High prices cause many to hoard gas

An energy official says shortages are unlikely to hit the state.
Sunday, September 4, 2005 | 12:00 a.m. CDT; updated 8:31 p.m. CDT, Sunday, July 20, 2008

As gas prices soared to nearly $3.20 a gallon Friday, many Columbia residents have resorted to hoarding gas, causing a run on the local supply of gas containers.

“They’ve been selling as fast as I can get them in,” said Tracy Lakey, manager of the Tire and Lube Express at the Wal-Mart Supercenter on Conley Road. “Customers have been asking for them all day.”

Lakey said 185 five-gallon gas containers were sold between Thursday night and Friday morning, with some customers buying several at a time. All three of Columbia’s Wal-Mart locations and many local gas stations were sold out of the containers by Friday afternoon.

“It doesn’t hurt to have a little extra,” said Larry Kerr, who bought two 2½-gallon containers. “I doubt there will be a shortage, but if there is, I don’t want to have to wait in line.”

Local concerns are likely tied to the long lines at gas stations in Georgia, North Carolina and other areas of the country that rely on the pipelines and refineries that have been shut down or hindered by Hurricane Katrina.
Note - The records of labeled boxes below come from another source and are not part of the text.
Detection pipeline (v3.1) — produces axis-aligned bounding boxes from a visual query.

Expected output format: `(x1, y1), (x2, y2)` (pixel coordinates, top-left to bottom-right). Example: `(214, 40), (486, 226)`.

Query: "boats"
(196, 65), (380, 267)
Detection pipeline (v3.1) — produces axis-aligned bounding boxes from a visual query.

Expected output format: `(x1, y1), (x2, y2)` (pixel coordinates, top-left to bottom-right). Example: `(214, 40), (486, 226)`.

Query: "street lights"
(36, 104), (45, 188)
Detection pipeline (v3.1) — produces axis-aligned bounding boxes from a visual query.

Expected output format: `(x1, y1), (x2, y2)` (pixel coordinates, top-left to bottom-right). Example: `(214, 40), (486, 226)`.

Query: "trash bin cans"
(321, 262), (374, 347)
The majority of Missouri’s gasoline comes from refineries in Texas and Oklahoma, said Larry Archer, spokesman for the Missouri Department of Natural Resources Energy Center, so gasoline shortages are unlikely here.
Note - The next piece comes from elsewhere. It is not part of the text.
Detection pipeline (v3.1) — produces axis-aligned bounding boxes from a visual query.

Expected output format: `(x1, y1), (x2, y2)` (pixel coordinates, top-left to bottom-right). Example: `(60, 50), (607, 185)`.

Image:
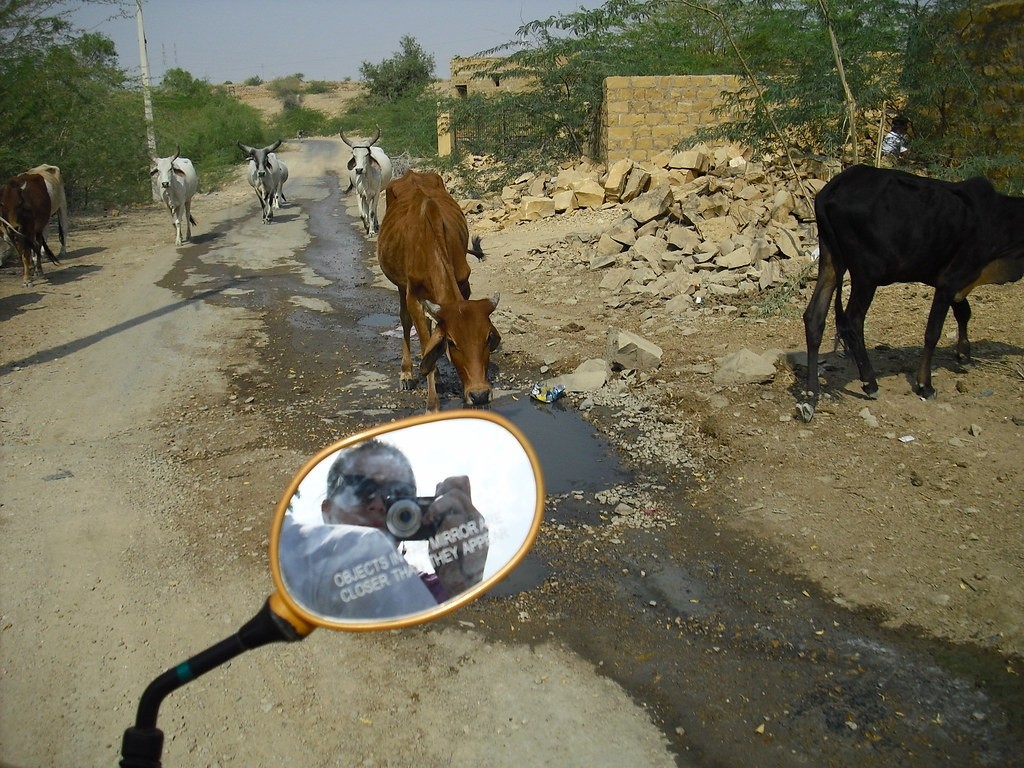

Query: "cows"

“We were lucky,” Archer said.

Real per-gallon prices have surpassed the previous high of $3.11, set in 1981, according to the U.S. Department of Energy, and the rapid increases have heightened fears of price gouging. Jim Gardner, press secretary for Missouri Attorney General Jay Nixon, said the office has received hundreds of complaints in the last few days, sometimes as many as 15 in an hour.